[Leetcode 101] 47 Permutations II

Problem:

Given a collection of numbers that might contain duplicates, return all possible unique permutations.

For example,
[1,1,2] have the following unique permutations:
[1,1,2], [1,2,1], and [2,1,1].

Analysis:

An normal way to solve the problem is first generate all the possible permutations, and then compare it with all the existing permutations. If it's unique, then put it into the result vector. But it's too time consuming. So we should use another method.

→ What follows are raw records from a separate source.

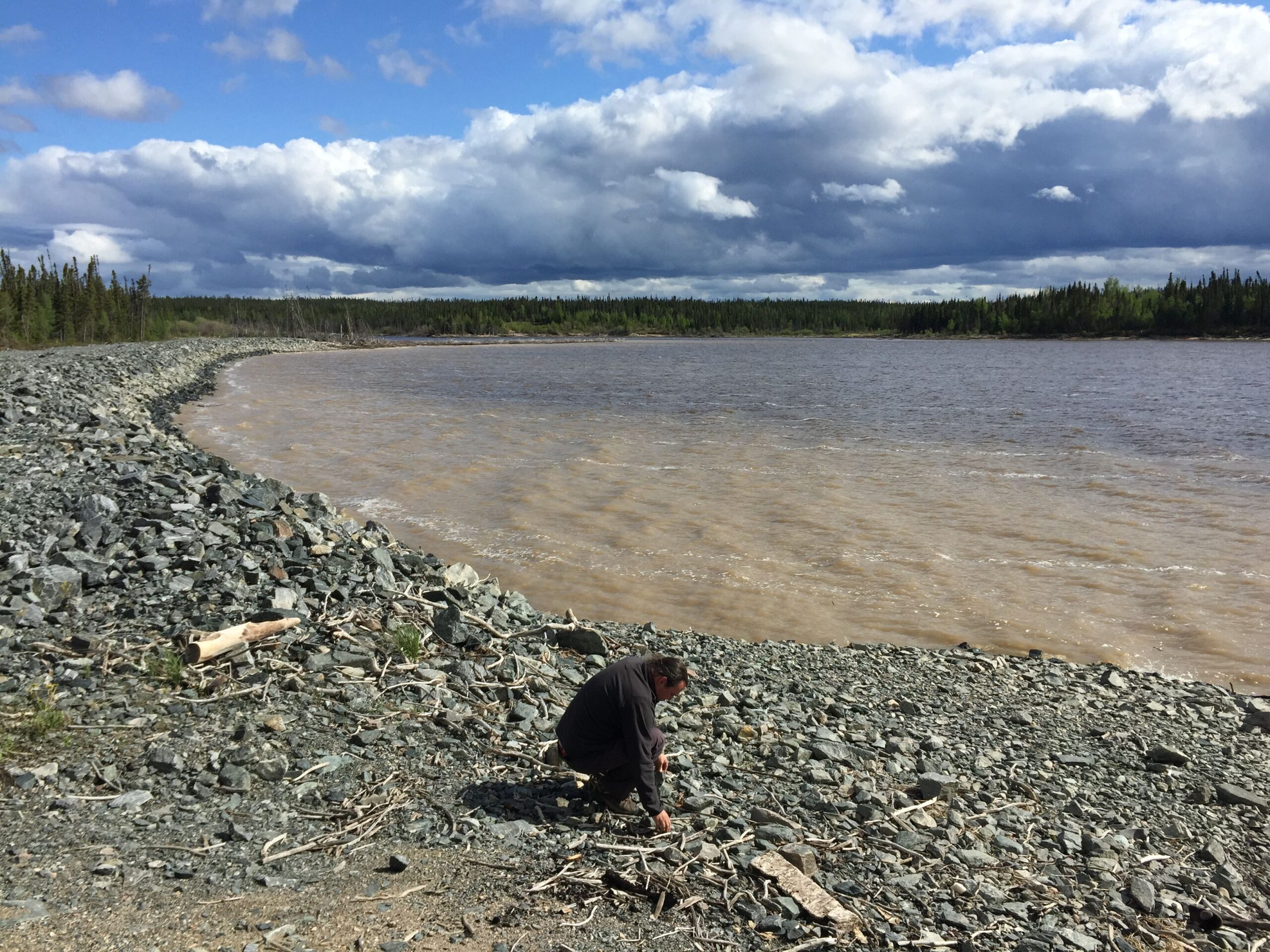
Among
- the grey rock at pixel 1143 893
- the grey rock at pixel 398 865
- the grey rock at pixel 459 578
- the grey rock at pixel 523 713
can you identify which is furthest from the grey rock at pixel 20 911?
the grey rock at pixel 1143 893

The method is as follows: sort the given num vector. And each time we pick a new element, if the element is duplicated, then this element cannot be picked unless it previous same element has been picked. This strategy can help us skip those situations that might cause duplication problems.

Code:

class Solution {
public:
    vector<vector<int> > res;
    vector<int> t_res;
    int len;
    int *sig;

    vector<vector<int> > permuteUnique(vector<int> &num) {
        // Start typing your C/C++ solution below
        // DO NOT write int main() function
        res.clear();
        t_res.clear();
        
        len = num.size();
        sig = new int[len];
        for (int i=0; i<len; i++)
            sig[i] = 0;
        
        sort(num.begin(), num.end());
        
        dfs(0, num);
        
        return res;
    }
    
private:
    void dfs(int l, vector<int> &num) {
        if (l == len) {
            res.push_back(t_res);
            return ;
        }
        
        for (int i=0; i<len; i++) {
            if (sig[i] == 0 && isValid(i, num)) {
                t_res.push_back(num[i]);
                sig[i] = 1;
                dfs(l+1, num);
                sig[i] = 0;
                t_res.pop_back();
            }
        }
    }
    
    bool isValid(int i, vector<int> &num) {
        return (i==0) || (num[i-1] != num[i])|| ((num[i-1] == num[i]) && sig[i-1]);
    }
};